> WHAT THE EXERCISE ASKS:
Copy out, word for word, the stretch of the records from the line containing "How far from the camera position" through the line containing "[37,34] → [74,13] → [60,48]", including both of those lines.
◆ ◆ ◆ ◆ ◆
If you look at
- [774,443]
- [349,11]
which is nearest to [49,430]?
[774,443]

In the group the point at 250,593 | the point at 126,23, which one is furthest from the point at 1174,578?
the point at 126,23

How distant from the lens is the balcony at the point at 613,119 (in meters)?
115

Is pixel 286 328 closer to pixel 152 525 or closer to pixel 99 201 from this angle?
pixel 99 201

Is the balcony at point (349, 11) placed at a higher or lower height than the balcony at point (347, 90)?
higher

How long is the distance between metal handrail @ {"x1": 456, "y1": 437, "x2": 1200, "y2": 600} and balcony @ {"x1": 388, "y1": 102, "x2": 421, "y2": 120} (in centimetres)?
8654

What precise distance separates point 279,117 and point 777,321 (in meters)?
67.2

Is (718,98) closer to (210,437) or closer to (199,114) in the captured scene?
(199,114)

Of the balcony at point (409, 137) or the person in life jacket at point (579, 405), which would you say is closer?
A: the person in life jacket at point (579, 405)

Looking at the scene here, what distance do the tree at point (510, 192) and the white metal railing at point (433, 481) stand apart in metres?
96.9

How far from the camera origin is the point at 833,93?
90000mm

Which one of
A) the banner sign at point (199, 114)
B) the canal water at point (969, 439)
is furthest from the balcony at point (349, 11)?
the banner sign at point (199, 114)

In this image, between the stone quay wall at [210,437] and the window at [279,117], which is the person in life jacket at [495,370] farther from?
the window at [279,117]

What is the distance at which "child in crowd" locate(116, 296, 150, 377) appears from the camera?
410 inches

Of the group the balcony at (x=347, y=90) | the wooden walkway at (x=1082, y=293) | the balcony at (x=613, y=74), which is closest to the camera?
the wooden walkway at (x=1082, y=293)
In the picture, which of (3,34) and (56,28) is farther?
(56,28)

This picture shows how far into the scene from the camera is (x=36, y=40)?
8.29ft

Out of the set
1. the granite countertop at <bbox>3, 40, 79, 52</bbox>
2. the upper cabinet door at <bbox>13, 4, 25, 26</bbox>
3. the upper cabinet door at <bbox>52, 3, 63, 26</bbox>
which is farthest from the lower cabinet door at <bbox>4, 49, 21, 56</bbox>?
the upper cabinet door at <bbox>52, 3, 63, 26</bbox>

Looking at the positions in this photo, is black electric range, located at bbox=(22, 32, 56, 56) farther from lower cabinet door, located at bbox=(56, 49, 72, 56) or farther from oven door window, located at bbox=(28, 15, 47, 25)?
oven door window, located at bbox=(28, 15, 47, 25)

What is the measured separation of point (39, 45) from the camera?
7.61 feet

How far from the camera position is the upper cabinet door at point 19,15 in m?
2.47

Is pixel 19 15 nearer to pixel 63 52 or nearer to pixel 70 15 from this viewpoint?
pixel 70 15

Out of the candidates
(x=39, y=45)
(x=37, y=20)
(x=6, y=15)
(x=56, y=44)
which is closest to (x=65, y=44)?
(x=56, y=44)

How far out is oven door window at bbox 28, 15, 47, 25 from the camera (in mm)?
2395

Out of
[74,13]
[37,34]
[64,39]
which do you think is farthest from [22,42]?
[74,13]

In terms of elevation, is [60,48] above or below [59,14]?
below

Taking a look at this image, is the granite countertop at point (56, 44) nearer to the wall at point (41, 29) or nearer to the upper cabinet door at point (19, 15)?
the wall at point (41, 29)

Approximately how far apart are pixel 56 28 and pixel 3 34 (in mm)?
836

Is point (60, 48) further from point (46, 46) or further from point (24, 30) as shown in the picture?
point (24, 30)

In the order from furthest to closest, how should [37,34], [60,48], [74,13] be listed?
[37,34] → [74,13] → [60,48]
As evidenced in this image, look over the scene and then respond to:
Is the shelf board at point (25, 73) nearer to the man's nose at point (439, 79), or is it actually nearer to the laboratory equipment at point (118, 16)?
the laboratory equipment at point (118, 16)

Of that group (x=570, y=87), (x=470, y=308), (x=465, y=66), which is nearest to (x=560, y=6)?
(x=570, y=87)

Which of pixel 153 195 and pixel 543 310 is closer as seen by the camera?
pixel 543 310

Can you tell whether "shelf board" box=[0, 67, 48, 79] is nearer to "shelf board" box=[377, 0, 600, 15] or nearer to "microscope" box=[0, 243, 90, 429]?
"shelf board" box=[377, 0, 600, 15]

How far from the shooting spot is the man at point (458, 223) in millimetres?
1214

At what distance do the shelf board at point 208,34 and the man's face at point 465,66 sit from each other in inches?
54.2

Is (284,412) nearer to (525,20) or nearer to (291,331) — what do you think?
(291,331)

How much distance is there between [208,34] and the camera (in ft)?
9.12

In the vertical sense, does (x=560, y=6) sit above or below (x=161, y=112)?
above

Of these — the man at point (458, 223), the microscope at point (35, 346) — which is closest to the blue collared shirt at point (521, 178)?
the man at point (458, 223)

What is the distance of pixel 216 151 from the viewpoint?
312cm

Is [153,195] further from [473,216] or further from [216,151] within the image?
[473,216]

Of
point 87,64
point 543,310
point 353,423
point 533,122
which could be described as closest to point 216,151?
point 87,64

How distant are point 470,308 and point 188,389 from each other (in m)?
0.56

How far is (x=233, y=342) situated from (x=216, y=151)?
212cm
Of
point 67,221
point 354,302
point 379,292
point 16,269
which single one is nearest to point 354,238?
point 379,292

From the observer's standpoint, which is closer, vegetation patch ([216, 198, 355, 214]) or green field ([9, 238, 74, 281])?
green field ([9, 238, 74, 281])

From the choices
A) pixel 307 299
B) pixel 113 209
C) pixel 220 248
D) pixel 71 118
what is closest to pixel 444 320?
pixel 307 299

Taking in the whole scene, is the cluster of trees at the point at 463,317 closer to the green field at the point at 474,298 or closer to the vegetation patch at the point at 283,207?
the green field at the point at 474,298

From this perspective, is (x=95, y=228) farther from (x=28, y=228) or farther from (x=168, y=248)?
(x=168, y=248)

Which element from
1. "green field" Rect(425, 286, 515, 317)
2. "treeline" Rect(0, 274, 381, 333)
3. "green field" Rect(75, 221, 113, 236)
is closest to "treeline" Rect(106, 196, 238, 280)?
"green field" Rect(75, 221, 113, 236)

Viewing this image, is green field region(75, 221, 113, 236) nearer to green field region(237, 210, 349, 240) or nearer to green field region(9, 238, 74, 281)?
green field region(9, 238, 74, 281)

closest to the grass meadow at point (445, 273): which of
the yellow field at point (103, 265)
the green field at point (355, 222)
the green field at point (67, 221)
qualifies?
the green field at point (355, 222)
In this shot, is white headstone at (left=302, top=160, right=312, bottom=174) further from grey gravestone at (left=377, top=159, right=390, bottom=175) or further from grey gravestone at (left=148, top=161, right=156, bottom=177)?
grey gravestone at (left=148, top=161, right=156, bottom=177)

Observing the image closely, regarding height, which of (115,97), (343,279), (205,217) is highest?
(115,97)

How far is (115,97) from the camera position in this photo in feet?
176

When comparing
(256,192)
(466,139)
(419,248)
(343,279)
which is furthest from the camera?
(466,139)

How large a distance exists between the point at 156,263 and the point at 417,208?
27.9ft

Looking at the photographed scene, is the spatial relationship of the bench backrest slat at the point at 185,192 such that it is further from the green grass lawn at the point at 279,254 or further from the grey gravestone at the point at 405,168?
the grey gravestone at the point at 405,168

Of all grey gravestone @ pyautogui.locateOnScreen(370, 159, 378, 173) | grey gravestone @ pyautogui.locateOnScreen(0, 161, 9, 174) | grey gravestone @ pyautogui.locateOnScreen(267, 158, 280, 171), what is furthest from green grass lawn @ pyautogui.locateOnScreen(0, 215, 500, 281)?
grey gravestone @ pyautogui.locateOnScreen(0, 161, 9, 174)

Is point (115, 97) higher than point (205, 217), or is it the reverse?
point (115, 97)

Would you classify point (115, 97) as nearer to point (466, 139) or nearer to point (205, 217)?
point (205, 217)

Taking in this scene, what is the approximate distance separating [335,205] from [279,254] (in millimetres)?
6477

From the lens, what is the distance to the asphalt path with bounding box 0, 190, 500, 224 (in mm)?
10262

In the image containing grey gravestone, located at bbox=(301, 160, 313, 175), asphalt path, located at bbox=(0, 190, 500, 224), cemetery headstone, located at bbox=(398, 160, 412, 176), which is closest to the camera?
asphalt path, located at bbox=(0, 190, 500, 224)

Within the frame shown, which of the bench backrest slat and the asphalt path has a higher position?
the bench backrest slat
◆ ◆ ◆ ◆ ◆
> WRITTEN RESPONSE:
How far from the camera position is the upper cabinet door at point 19,15 in m?
2.47

Is pixel 19 15 nearer to pixel 63 52 or nearer to pixel 70 15 from this viewpoint?
pixel 70 15

Out of the candidates
(x=39, y=45)
(x=37, y=20)
(x=6, y=15)
(x=56, y=44)
which is closest to (x=65, y=44)?
(x=56, y=44)

How far out is oven door window at bbox 28, 15, 47, 25 from the camera (in mm)?
2395

Out of
[74,13]
[37,34]
[64,39]
which do you think is farthest from [22,42]?
[74,13]

In terms of elevation, is [60,48] above or below [59,14]?
below

Taking a look at this image, is the granite countertop at point (56, 44) nearer to the wall at point (41, 29) or nearer to the upper cabinet door at point (19, 15)?
the wall at point (41, 29)

Approximately how far apart are pixel 56 28 and pixel 3 34 (in mm)?
836

Is point (60, 48) further from point (46, 46) or further from point (24, 30) as shown in the picture?
point (24, 30)

In the order from furthest to closest, how should [37,34], [60,48], [74,13] be listed?
[37,34] → [74,13] → [60,48]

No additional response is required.